9.8. BPD Participation in State Party Endorsements. As a chartered Democratic club, BPD will be entitled to participate in pre-endorsing conferences conducted by the California Democratic Party (“CDP”) at the regional level, as part of the CDP’s multi-step process for endorsing candidates and ballot propositions and initiatives. BPD’s participation is governed by Article VIII, Section 3g(5)(c) the CDP Central Committee’s Bylaws. The most recent version of those bylaws should be referred to and followed to ensure compliance, but the current specifications are met by the following.

  • 9.8.1. In the year prior to the pre-endorsing process, a roster of BPD members in good standing and duly registered as members of the Democratic Party of California as of July 1 of said year shall be submitted to both the chair(s) of our chartering authorit(ies) and the appropriate Regional Director(s) for the CDP by July 15 of said year;
  • 9.8.2. The status of such members included in the roster shall be certified by a Co-Chair, Secretary or Treasurer of BPD;
  • 9.8.3. The BPD’s representatives to any particular pre-endorsing conference shall be from the roster described above and equally apportioned between self-identified females and all others, to the extent possible.

9.9. Voting Representatives. Voting representatives of BDP to SCCDCC and CDP regional endorsement meetings shall be appointed each time by the Steering Committee and in accordance with the SCCDCC’s or CDP’s bylaws as applicable. In general for BDP will have the opportunity to appoint one representative, resident in the Assembly District and duly registered as a member of the Democratic Party of California, for each full (not a fraction thereof) 20 members in good standing registered to vote in the Assembly District who were listed on the roster submitted per section 9.8.1 above.

Article 10 - Amendment of These Bylaws

10.1. Amendments to the bylaws may be proposed by a member of the Steering Committee and if the Steering Committee approves, put to a vote at a General Membership meeting if a copy of the proposed amendment is sent to all members in good standing at least fifteen (15) days ahead of the meeting date.

10.2. Amendments may also be proposed by the general BPD membership in the following manner: the proposed amendment shall be submitted to a regular meeting of the Steering Committee, in writing and signed by at least ten (10%) percent of the members in good standing. The Steering Committee may recommend changes, approval or disapproval and shall issue a recommendation within thirty (30) days of submission. Within ten (10) days of the date the recommendation is issued, the membership will be sent a copy of the amendment, the recommendation, and notice of a meeting at which the amendment will be considered.

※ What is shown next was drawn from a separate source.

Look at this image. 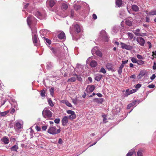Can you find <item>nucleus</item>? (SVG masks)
I'll return each instance as SVG.
<instances>
[{"label":"nucleus","mask_w":156,"mask_h":156,"mask_svg":"<svg viewBox=\"0 0 156 156\" xmlns=\"http://www.w3.org/2000/svg\"><path fill=\"white\" fill-rule=\"evenodd\" d=\"M27 22L28 25L31 29L32 33L33 41L35 46H38L39 43L37 35V29L36 28H32V26H35L37 23V20L31 15H29L27 18Z\"/></svg>","instance_id":"nucleus-1"},{"label":"nucleus","mask_w":156,"mask_h":156,"mask_svg":"<svg viewBox=\"0 0 156 156\" xmlns=\"http://www.w3.org/2000/svg\"><path fill=\"white\" fill-rule=\"evenodd\" d=\"M49 48L51 51L52 53L54 55L58 57H59L60 56V55H62L63 56L65 55V52H66L67 51H68L67 48L66 46L63 47V48L64 50L66 49V50L67 51H65V52L63 51H62V52H61L58 49L54 48H53L50 47Z\"/></svg>","instance_id":"nucleus-2"},{"label":"nucleus","mask_w":156,"mask_h":156,"mask_svg":"<svg viewBox=\"0 0 156 156\" xmlns=\"http://www.w3.org/2000/svg\"><path fill=\"white\" fill-rule=\"evenodd\" d=\"M49 48L51 51L52 53L54 55L58 57H59L60 56V55H62L63 56L65 55V52H66L67 51H68L67 48L66 46L63 47V48L64 50L66 49V50L67 51H65V52L63 51H62V52H61L58 49L54 48H53L50 47Z\"/></svg>","instance_id":"nucleus-3"},{"label":"nucleus","mask_w":156,"mask_h":156,"mask_svg":"<svg viewBox=\"0 0 156 156\" xmlns=\"http://www.w3.org/2000/svg\"><path fill=\"white\" fill-rule=\"evenodd\" d=\"M43 116L47 119H51L52 116V113L47 108H45L42 112Z\"/></svg>","instance_id":"nucleus-4"},{"label":"nucleus","mask_w":156,"mask_h":156,"mask_svg":"<svg viewBox=\"0 0 156 156\" xmlns=\"http://www.w3.org/2000/svg\"><path fill=\"white\" fill-rule=\"evenodd\" d=\"M60 129H57L55 126H51L48 129V132L50 134L55 135L60 133Z\"/></svg>","instance_id":"nucleus-5"},{"label":"nucleus","mask_w":156,"mask_h":156,"mask_svg":"<svg viewBox=\"0 0 156 156\" xmlns=\"http://www.w3.org/2000/svg\"><path fill=\"white\" fill-rule=\"evenodd\" d=\"M33 13L35 16L41 20L45 19L46 17L45 14H41L38 10H35Z\"/></svg>","instance_id":"nucleus-6"},{"label":"nucleus","mask_w":156,"mask_h":156,"mask_svg":"<svg viewBox=\"0 0 156 156\" xmlns=\"http://www.w3.org/2000/svg\"><path fill=\"white\" fill-rule=\"evenodd\" d=\"M100 37L101 39L104 41L107 42L108 41V38L106 33L105 30H102L100 33Z\"/></svg>","instance_id":"nucleus-7"},{"label":"nucleus","mask_w":156,"mask_h":156,"mask_svg":"<svg viewBox=\"0 0 156 156\" xmlns=\"http://www.w3.org/2000/svg\"><path fill=\"white\" fill-rule=\"evenodd\" d=\"M120 44L122 48L123 49H126L127 50H130L132 49L133 47L132 46L127 45L126 44L121 42Z\"/></svg>","instance_id":"nucleus-8"},{"label":"nucleus","mask_w":156,"mask_h":156,"mask_svg":"<svg viewBox=\"0 0 156 156\" xmlns=\"http://www.w3.org/2000/svg\"><path fill=\"white\" fill-rule=\"evenodd\" d=\"M137 42L141 46H144L145 43L144 39L142 37H139L136 39Z\"/></svg>","instance_id":"nucleus-9"},{"label":"nucleus","mask_w":156,"mask_h":156,"mask_svg":"<svg viewBox=\"0 0 156 156\" xmlns=\"http://www.w3.org/2000/svg\"><path fill=\"white\" fill-rule=\"evenodd\" d=\"M55 3L54 0H48L46 2V5L48 7H52L55 5Z\"/></svg>","instance_id":"nucleus-10"},{"label":"nucleus","mask_w":156,"mask_h":156,"mask_svg":"<svg viewBox=\"0 0 156 156\" xmlns=\"http://www.w3.org/2000/svg\"><path fill=\"white\" fill-rule=\"evenodd\" d=\"M23 127V124L19 121H16L14 126L15 129H19L22 128Z\"/></svg>","instance_id":"nucleus-11"},{"label":"nucleus","mask_w":156,"mask_h":156,"mask_svg":"<svg viewBox=\"0 0 156 156\" xmlns=\"http://www.w3.org/2000/svg\"><path fill=\"white\" fill-rule=\"evenodd\" d=\"M95 88L94 85H88L86 88V90L88 93H91L94 91Z\"/></svg>","instance_id":"nucleus-12"},{"label":"nucleus","mask_w":156,"mask_h":156,"mask_svg":"<svg viewBox=\"0 0 156 156\" xmlns=\"http://www.w3.org/2000/svg\"><path fill=\"white\" fill-rule=\"evenodd\" d=\"M133 21V19L131 17H129L126 20L125 23L126 25L130 26H132Z\"/></svg>","instance_id":"nucleus-13"},{"label":"nucleus","mask_w":156,"mask_h":156,"mask_svg":"<svg viewBox=\"0 0 156 156\" xmlns=\"http://www.w3.org/2000/svg\"><path fill=\"white\" fill-rule=\"evenodd\" d=\"M83 67V66L81 65L80 64H77L76 65V68L75 69V70L78 73H79L80 74H81L82 73L81 72H82V73L83 72H82L81 71V72H79L78 71V70H80V69H82Z\"/></svg>","instance_id":"nucleus-14"},{"label":"nucleus","mask_w":156,"mask_h":156,"mask_svg":"<svg viewBox=\"0 0 156 156\" xmlns=\"http://www.w3.org/2000/svg\"><path fill=\"white\" fill-rule=\"evenodd\" d=\"M107 68L109 71H114L115 70L113 69V66L112 64L110 63H108L106 64Z\"/></svg>","instance_id":"nucleus-15"},{"label":"nucleus","mask_w":156,"mask_h":156,"mask_svg":"<svg viewBox=\"0 0 156 156\" xmlns=\"http://www.w3.org/2000/svg\"><path fill=\"white\" fill-rule=\"evenodd\" d=\"M68 117L66 116H65L62 118V125L63 126H65L66 125L68 122Z\"/></svg>","instance_id":"nucleus-16"},{"label":"nucleus","mask_w":156,"mask_h":156,"mask_svg":"<svg viewBox=\"0 0 156 156\" xmlns=\"http://www.w3.org/2000/svg\"><path fill=\"white\" fill-rule=\"evenodd\" d=\"M48 32V30L46 29L41 30L40 31V33L41 36L44 38H45L44 36L47 34Z\"/></svg>","instance_id":"nucleus-17"},{"label":"nucleus","mask_w":156,"mask_h":156,"mask_svg":"<svg viewBox=\"0 0 156 156\" xmlns=\"http://www.w3.org/2000/svg\"><path fill=\"white\" fill-rule=\"evenodd\" d=\"M74 29L75 31L77 33H79L81 31L82 27L78 24L74 25Z\"/></svg>","instance_id":"nucleus-18"},{"label":"nucleus","mask_w":156,"mask_h":156,"mask_svg":"<svg viewBox=\"0 0 156 156\" xmlns=\"http://www.w3.org/2000/svg\"><path fill=\"white\" fill-rule=\"evenodd\" d=\"M146 73V72L145 70L141 71L137 76L138 78L139 79H141L142 77L144 76Z\"/></svg>","instance_id":"nucleus-19"},{"label":"nucleus","mask_w":156,"mask_h":156,"mask_svg":"<svg viewBox=\"0 0 156 156\" xmlns=\"http://www.w3.org/2000/svg\"><path fill=\"white\" fill-rule=\"evenodd\" d=\"M119 30V27L117 26L114 27L112 29V33L113 34H115L118 32Z\"/></svg>","instance_id":"nucleus-20"},{"label":"nucleus","mask_w":156,"mask_h":156,"mask_svg":"<svg viewBox=\"0 0 156 156\" xmlns=\"http://www.w3.org/2000/svg\"><path fill=\"white\" fill-rule=\"evenodd\" d=\"M60 102L63 104H65L67 106L70 107H72V105L68 101L66 100H62Z\"/></svg>","instance_id":"nucleus-21"},{"label":"nucleus","mask_w":156,"mask_h":156,"mask_svg":"<svg viewBox=\"0 0 156 156\" xmlns=\"http://www.w3.org/2000/svg\"><path fill=\"white\" fill-rule=\"evenodd\" d=\"M146 13L148 16H153L156 15V10H151V11L148 12L147 10Z\"/></svg>","instance_id":"nucleus-22"},{"label":"nucleus","mask_w":156,"mask_h":156,"mask_svg":"<svg viewBox=\"0 0 156 156\" xmlns=\"http://www.w3.org/2000/svg\"><path fill=\"white\" fill-rule=\"evenodd\" d=\"M126 16V14L124 10H122L120 12L119 17L120 18L122 19H124L125 18Z\"/></svg>","instance_id":"nucleus-23"},{"label":"nucleus","mask_w":156,"mask_h":156,"mask_svg":"<svg viewBox=\"0 0 156 156\" xmlns=\"http://www.w3.org/2000/svg\"><path fill=\"white\" fill-rule=\"evenodd\" d=\"M94 101L98 104H102L104 102V99L103 98H96L94 99Z\"/></svg>","instance_id":"nucleus-24"},{"label":"nucleus","mask_w":156,"mask_h":156,"mask_svg":"<svg viewBox=\"0 0 156 156\" xmlns=\"http://www.w3.org/2000/svg\"><path fill=\"white\" fill-rule=\"evenodd\" d=\"M115 4L118 7H120L122 6V0H116Z\"/></svg>","instance_id":"nucleus-25"},{"label":"nucleus","mask_w":156,"mask_h":156,"mask_svg":"<svg viewBox=\"0 0 156 156\" xmlns=\"http://www.w3.org/2000/svg\"><path fill=\"white\" fill-rule=\"evenodd\" d=\"M90 65L92 67H95L97 66V62L95 60H92L90 62Z\"/></svg>","instance_id":"nucleus-26"},{"label":"nucleus","mask_w":156,"mask_h":156,"mask_svg":"<svg viewBox=\"0 0 156 156\" xmlns=\"http://www.w3.org/2000/svg\"><path fill=\"white\" fill-rule=\"evenodd\" d=\"M18 149V146L17 145H15L10 148L11 151H16Z\"/></svg>","instance_id":"nucleus-27"},{"label":"nucleus","mask_w":156,"mask_h":156,"mask_svg":"<svg viewBox=\"0 0 156 156\" xmlns=\"http://www.w3.org/2000/svg\"><path fill=\"white\" fill-rule=\"evenodd\" d=\"M9 112V110H7L2 112H1L0 113V119H1L2 117H4Z\"/></svg>","instance_id":"nucleus-28"},{"label":"nucleus","mask_w":156,"mask_h":156,"mask_svg":"<svg viewBox=\"0 0 156 156\" xmlns=\"http://www.w3.org/2000/svg\"><path fill=\"white\" fill-rule=\"evenodd\" d=\"M69 5V4L67 3H62L61 6L62 9L66 10L68 8Z\"/></svg>","instance_id":"nucleus-29"},{"label":"nucleus","mask_w":156,"mask_h":156,"mask_svg":"<svg viewBox=\"0 0 156 156\" xmlns=\"http://www.w3.org/2000/svg\"><path fill=\"white\" fill-rule=\"evenodd\" d=\"M102 77V75L100 74H97L95 78V80H97V81H99L101 80V78Z\"/></svg>","instance_id":"nucleus-30"},{"label":"nucleus","mask_w":156,"mask_h":156,"mask_svg":"<svg viewBox=\"0 0 156 156\" xmlns=\"http://www.w3.org/2000/svg\"><path fill=\"white\" fill-rule=\"evenodd\" d=\"M58 37L60 39H62L65 37V35L64 32H61L58 35Z\"/></svg>","instance_id":"nucleus-31"},{"label":"nucleus","mask_w":156,"mask_h":156,"mask_svg":"<svg viewBox=\"0 0 156 156\" xmlns=\"http://www.w3.org/2000/svg\"><path fill=\"white\" fill-rule=\"evenodd\" d=\"M2 140L5 144H8L9 142V138L7 137H4Z\"/></svg>","instance_id":"nucleus-32"},{"label":"nucleus","mask_w":156,"mask_h":156,"mask_svg":"<svg viewBox=\"0 0 156 156\" xmlns=\"http://www.w3.org/2000/svg\"><path fill=\"white\" fill-rule=\"evenodd\" d=\"M76 115L75 114V113L70 115H69L68 117V118H69L70 120H73L75 119L76 118Z\"/></svg>","instance_id":"nucleus-33"},{"label":"nucleus","mask_w":156,"mask_h":156,"mask_svg":"<svg viewBox=\"0 0 156 156\" xmlns=\"http://www.w3.org/2000/svg\"><path fill=\"white\" fill-rule=\"evenodd\" d=\"M145 63V62L142 60H137V64L138 65L141 66L144 64Z\"/></svg>","instance_id":"nucleus-34"},{"label":"nucleus","mask_w":156,"mask_h":156,"mask_svg":"<svg viewBox=\"0 0 156 156\" xmlns=\"http://www.w3.org/2000/svg\"><path fill=\"white\" fill-rule=\"evenodd\" d=\"M120 112V109L118 108L116 109H113L112 110V112L113 114L117 115Z\"/></svg>","instance_id":"nucleus-35"},{"label":"nucleus","mask_w":156,"mask_h":156,"mask_svg":"<svg viewBox=\"0 0 156 156\" xmlns=\"http://www.w3.org/2000/svg\"><path fill=\"white\" fill-rule=\"evenodd\" d=\"M76 80V78L74 77H73L70 78H69L67 80L68 82H75Z\"/></svg>","instance_id":"nucleus-36"},{"label":"nucleus","mask_w":156,"mask_h":156,"mask_svg":"<svg viewBox=\"0 0 156 156\" xmlns=\"http://www.w3.org/2000/svg\"><path fill=\"white\" fill-rule=\"evenodd\" d=\"M47 68L50 69L53 66V65L51 62H48L47 64Z\"/></svg>","instance_id":"nucleus-37"},{"label":"nucleus","mask_w":156,"mask_h":156,"mask_svg":"<svg viewBox=\"0 0 156 156\" xmlns=\"http://www.w3.org/2000/svg\"><path fill=\"white\" fill-rule=\"evenodd\" d=\"M127 35H128L129 39L130 40L132 39L134 36V35L133 34L129 32H128L127 33Z\"/></svg>","instance_id":"nucleus-38"},{"label":"nucleus","mask_w":156,"mask_h":156,"mask_svg":"<svg viewBox=\"0 0 156 156\" xmlns=\"http://www.w3.org/2000/svg\"><path fill=\"white\" fill-rule=\"evenodd\" d=\"M140 30L139 29H137L134 30L133 32L136 36H138L139 34L140 33Z\"/></svg>","instance_id":"nucleus-39"},{"label":"nucleus","mask_w":156,"mask_h":156,"mask_svg":"<svg viewBox=\"0 0 156 156\" xmlns=\"http://www.w3.org/2000/svg\"><path fill=\"white\" fill-rule=\"evenodd\" d=\"M95 54L97 55L100 57H101L102 56V54L101 52L98 50L97 51H95Z\"/></svg>","instance_id":"nucleus-40"},{"label":"nucleus","mask_w":156,"mask_h":156,"mask_svg":"<svg viewBox=\"0 0 156 156\" xmlns=\"http://www.w3.org/2000/svg\"><path fill=\"white\" fill-rule=\"evenodd\" d=\"M98 48L97 47H94L92 50L91 52L93 54H95V52L97 51L98 50Z\"/></svg>","instance_id":"nucleus-41"},{"label":"nucleus","mask_w":156,"mask_h":156,"mask_svg":"<svg viewBox=\"0 0 156 156\" xmlns=\"http://www.w3.org/2000/svg\"><path fill=\"white\" fill-rule=\"evenodd\" d=\"M131 60L132 62L134 63H137V60L136 58L134 57H131Z\"/></svg>","instance_id":"nucleus-42"},{"label":"nucleus","mask_w":156,"mask_h":156,"mask_svg":"<svg viewBox=\"0 0 156 156\" xmlns=\"http://www.w3.org/2000/svg\"><path fill=\"white\" fill-rule=\"evenodd\" d=\"M99 72L100 73H102L103 74L106 73V70L104 67H101L100 70L99 71Z\"/></svg>","instance_id":"nucleus-43"},{"label":"nucleus","mask_w":156,"mask_h":156,"mask_svg":"<svg viewBox=\"0 0 156 156\" xmlns=\"http://www.w3.org/2000/svg\"><path fill=\"white\" fill-rule=\"evenodd\" d=\"M40 95L42 97H44L45 96V90H43L41 91Z\"/></svg>","instance_id":"nucleus-44"},{"label":"nucleus","mask_w":156,"mask_h":156,"mask_svg":"<svg viewBox=\"0 0 156 156\" xmlns=\"http://www.w3.org/2000/svg\"><path fill=\"white\" fill-rule=\"evenodd\" d=\"M48 104L51 107H53L54 106V104L53 102L51 99H49L48 100Z\"/></svg>","instance_id":"nucleus-45"},{"label":"nucleus","mask_w":156,"mask_h":156,"mask_svg":"<svg viewBox=\"0 0 156 156\" xmlns=\"http://www.w3.org/2000/svg\"><path fill=\"white\" fill-rule=\"evenodd\" d=\"M133 154V150H131L127 154L126 156H131Z\"/></svg>","instance_id":"nucleus-46"},{"label":"nucleus","mask_w":156,"mask_h":156,"mask_svg":"<svg viewBox=\"0 0 156 156\" xmlns=\"http://www.w3.org/2000/svg\"><path fill=\"white\" fill-rule=\"evenodd\" d=\"M136 57L139 60H142L144 59V57H143L142 55L139 54L137 55Z\"/></svg>","instance_id":"nucleus-47"},{"label":"nucleus","mask_w":156,"mask_h":156,"mask_svg":"<svg viewBox=\"0 0 156 156\" xmlns=\"http://www.w3.org/2000/svg\"><path fill=\"white\" fill-rule=\"evenodd\" d=\"M137 89H133L130 90L129 93L128 94V95H130L136 92L137 91Z\"/></svg>","instance_id":"nucleus-48"},{"label":"nucleus","mask_w":156,"mask_h":156,"mask_svg":"<svg viewBox=\"0 0 156 156\" xmlns=\"http://www.w3.org/2000/svg\"><path fill=\"white\" fill-rule=\"evenodd\" d=\"M132 10H138L139 8L137 5H133L132 6Z\"/></svg>","instance_id":"nucleus-49"},{"label":"nucleus","mask_w":156,"mask_h":156,"mask_svg":"<svg viewBox=\"0 0 156 156\" xmlns=\"http://www.w3.org/2000/svg\"><path fill=\"white\" fill-rule=\"evenodd\" d=\"M137 103V104H138L139 103V101H134L130 104H132L131 105L132 106H133L135 105Z\"/></svg>","instance_id":"nucleus-50"},{"label":"nucleus","mask_w":156,"mask_h":156,"mask_svg":"<svg viewBox=\"0 0 156 156\" xmlns=\"http://www.w3.org/2000/svg\"><path fill=\"white\" fill-rule=\"evenodd\" d=\"M122 69L120 67H119L118 70V72L119 75H121L122 73Z\"/></svg>","instance_id":"nucleus-51"},{"label":"nucleus","mask_w":156,"mask_h":156,"mask_svg":"<svg viewBox=\"0 0 156 156\" xmlns=\"http://www.w3.org/2000/svg\"><path fill=\"white\" fill-rule=\"evenodd\" d=\"M74 8L76 10H78L80 9L81 6L80 5H75V4H74Z\"/></svg>","instance_id":"nucleus-52"},{"label":"nucleus","mask_w":156,"mask_h":156,"mask_svg":"<svg viewBox=\"0 0 156 156\" xmlns=\"http://www.w3.org/2000/svg\"><path fill=\"white\" fill-rule=\"evenodd\" d=\"M66 112L68 114L70 115L73 114L75 113V112L73 111L70 110H68Z\"/></svg>","instance_id":"nucleus-53"},{"label":"nucleus","mask_w":156,"mask_h":156,"mask_svg":"<svg viewBox=\"0 0 156 156\" xmlns=\"http://www.w3.org/2000/svg\"><path fill=\"white\" fill-rule=\"evenodd\" d=\"M45 40L47 43V45L48 44V45H50L51 43V41L47 38H45Z\"/></svg>","instance_id":"nucleus-54"},{"label":"nucleus","mask_w":156,"mask_h":156,"mask_svg":"<svg viewBox=\"0 0 156 156\" xmlns=\"http://www.w3.org/2000/svg\"><path fill=\"white\" fill-rule=\"evenodd\" d=\"M54 87L51 88L50 90V94L52 96H53L54 94Z\"/></svg>","instance_id":"nucleus-55"},{"label":"nucleus","mask_w":156,"mask_h":156,"mask_svg":"<svg viewBox=\"0 0 156 156\" xmlns=\"http://www.w3.org/2000/svg\"><path fill=\"white\" fill-rule=\"evenodd\" d=\"M137 155L138 156H142V151L139 150L137 153Z\"/></svg>","instance_id":"nucleus-56"},{"label":"nucleus","mask_w":156,"mask_h":156,"mask_svg":"<svg viewBox=\"0 0 156 156\" xmlns=\"http://www.w3.org/2000/svg\"><path fill=\"white\" fill-rule=\"evenodd\" d=\"M146 35V33H140L139 34L138 36H140L142 37H144Z\"/></svg>","instance_id":"nucleus-57"},{"label":"nucleus","mask_w":156,"mask_h":156,"mask_svg":"<svg viewBox=\"0 0 156 156\" xmlns=\"http://www.w3.org/2000/svg\"><path fill=\"white\" fill-rule=\"evenodd\" d=\"M56 124H58L60 122V119L59 118L56 119L54 120Z\"/></svg>","instance_id":"nucleus-58"},{"label":"nucleus","mask_w":156,"mask_h":156,"mask_svg":"<svg viewBox=\"0 0 156 156\" xmlns=\"http://www.w3.org/2000/svg\"><path fill=\"white\" fill-rule=\"evenodd\" d=\"M71 15L70 17L72 18L73 17L74 15V10H71L70 11Z\"/></svg>","instance_id":"nucleus-59"},{"label":"nucleus","mask_w":156,"mask_h":156,"mask_svg":"<svg viewBox=\"0 0 156 156\" xmlns=\"http://www.w3.org/2000/svg\"><path fill=\"white\" fill-rule=\"evenodd\" d=\"M102 116L103 118V122H106L107 120V119L106 118V116L105 115H102Z\"/></svg>","instance_id":"nucleus-60"},{"label":"nucleus","mask_w":156,"mask_h":156,"mask_svg":"<svg viewBox=\"0 0 156 156\" xmlns=\"http://www.w3.org/2000/svg\"><path fill=\"white\" fill-rule=\"evenodd\" d=\"M141 86V84L140 83L137 84L136 86V88L138 89Z\"/></svg>","instance_id":"nucleus-61"},{"label":"nucleus","mask_w":156,"mask_h":156,"mask_svg":"<svg viewBox=\"0 0 156 156\" xmlns=\"http://www.w3.org/2000/svg\"><path fill=\"white\" fill-rule=\"evenodd\" d=\"M148 87L150 88H153L155 87V85L154 84H150L149 85Z\"/></svg>","instance_id":"nucleus-62"},{"label":"nucleus","mask_w":156,"mask_h":156,"mask_svg":"<svg viewBox=\"0 0 156 156\" xmlns=\"http://www.w3.org/2000/svg\"><path fill=\"white\" fill-rule=\"evenodd\" d=\"M73 102L75 104H77V99H72Z\"/></svg>","instance_id":"nucleus-63"},{"label":"nucleus","mask_w":156,"mask_h":156,"mask_svg":"<svg viewBox=\"0 0 156 156\" xmlns=\"http://www.w3.org/2000/svg\"><path fill=\"white\" fill-rule=\"evenodd\" d=\"M153 69L154 70L156 69V62H154L153 66Z\"/></svg>","instance_id":"nucleus-64"}]
</instances>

The General Membership shall vote on proposed revisions at the next regularly scheduled meeting with at least fifteen (15) days notice, or a special meeting may be called.

10.3. Proposed changes must be voted on in an up-or-down vote. No amendments to the proposed amendments will be accepted from the floor. Should the changes be voted down, the Steering Committee may take input from the membership to submit a revised version at a future meeting that is acceptable. All proposed Bylaws amendments must go through the vetting and notification process outlined in Sections 10.1 and 10.2 above.

10.4. Adoption of amendments shall require the establishment of a quorum and a two-thirds vote of members in good standing present and voting, a quorum being present, and shall take effect immediately unless otherwise stated in the amendment.

Article 11 - Dissolution

11.1. Dissolution of BPD requires unanimous approval of the Steering Committee and approval of two-thirds of members in good standing.

11.2. In the event of a termination or dissolution of BPD, regardless of circumstances, any funds held by BPD after satisfaction of all debts shall be distributed first pro rata to each member of BPD in good standing in an amount not to exceed the sum most recently paid as dues by such member. Any remaining sums will be transferred to a politically-oriented nonprofit organization with prior approval of the Steering Committee.